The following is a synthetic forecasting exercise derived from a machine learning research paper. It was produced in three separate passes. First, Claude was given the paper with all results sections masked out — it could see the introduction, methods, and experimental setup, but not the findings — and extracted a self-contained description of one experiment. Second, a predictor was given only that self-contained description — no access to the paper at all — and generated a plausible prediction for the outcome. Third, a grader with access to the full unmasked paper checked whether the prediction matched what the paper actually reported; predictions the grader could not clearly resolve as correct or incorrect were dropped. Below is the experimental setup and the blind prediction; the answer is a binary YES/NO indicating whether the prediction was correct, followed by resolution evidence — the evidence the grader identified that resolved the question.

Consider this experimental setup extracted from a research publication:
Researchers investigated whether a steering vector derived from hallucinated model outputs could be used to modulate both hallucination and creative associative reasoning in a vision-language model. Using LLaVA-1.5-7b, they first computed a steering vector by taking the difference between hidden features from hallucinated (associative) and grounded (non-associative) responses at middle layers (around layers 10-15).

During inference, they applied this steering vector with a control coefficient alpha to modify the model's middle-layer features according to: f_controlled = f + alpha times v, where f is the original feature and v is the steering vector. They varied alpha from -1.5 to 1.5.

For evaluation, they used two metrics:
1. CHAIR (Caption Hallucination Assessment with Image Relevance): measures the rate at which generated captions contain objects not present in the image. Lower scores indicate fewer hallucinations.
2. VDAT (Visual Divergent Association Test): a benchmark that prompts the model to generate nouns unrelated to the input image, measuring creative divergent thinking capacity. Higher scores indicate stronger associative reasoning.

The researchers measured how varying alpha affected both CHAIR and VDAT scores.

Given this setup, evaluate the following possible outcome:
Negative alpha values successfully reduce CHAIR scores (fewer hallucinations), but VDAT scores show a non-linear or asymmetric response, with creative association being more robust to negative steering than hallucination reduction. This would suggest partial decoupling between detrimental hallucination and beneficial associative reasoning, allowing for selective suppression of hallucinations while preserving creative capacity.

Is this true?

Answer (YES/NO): NO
——
Assignment: Please give back exactly the lines of this listing beginning at the line with "During inference, they" and ending with the line with "For evaluation, they", both included, and nothing else.

Written reply:
During inference, they applied this steering vector with a control coefficient alpha to modify the model's middle-layer features according to: f_controlled = f + alpha times v, where f is the original feature and v is the steering vector. They varied alpha from -1.5 to 1.5.

For evaluation, they used two metrics:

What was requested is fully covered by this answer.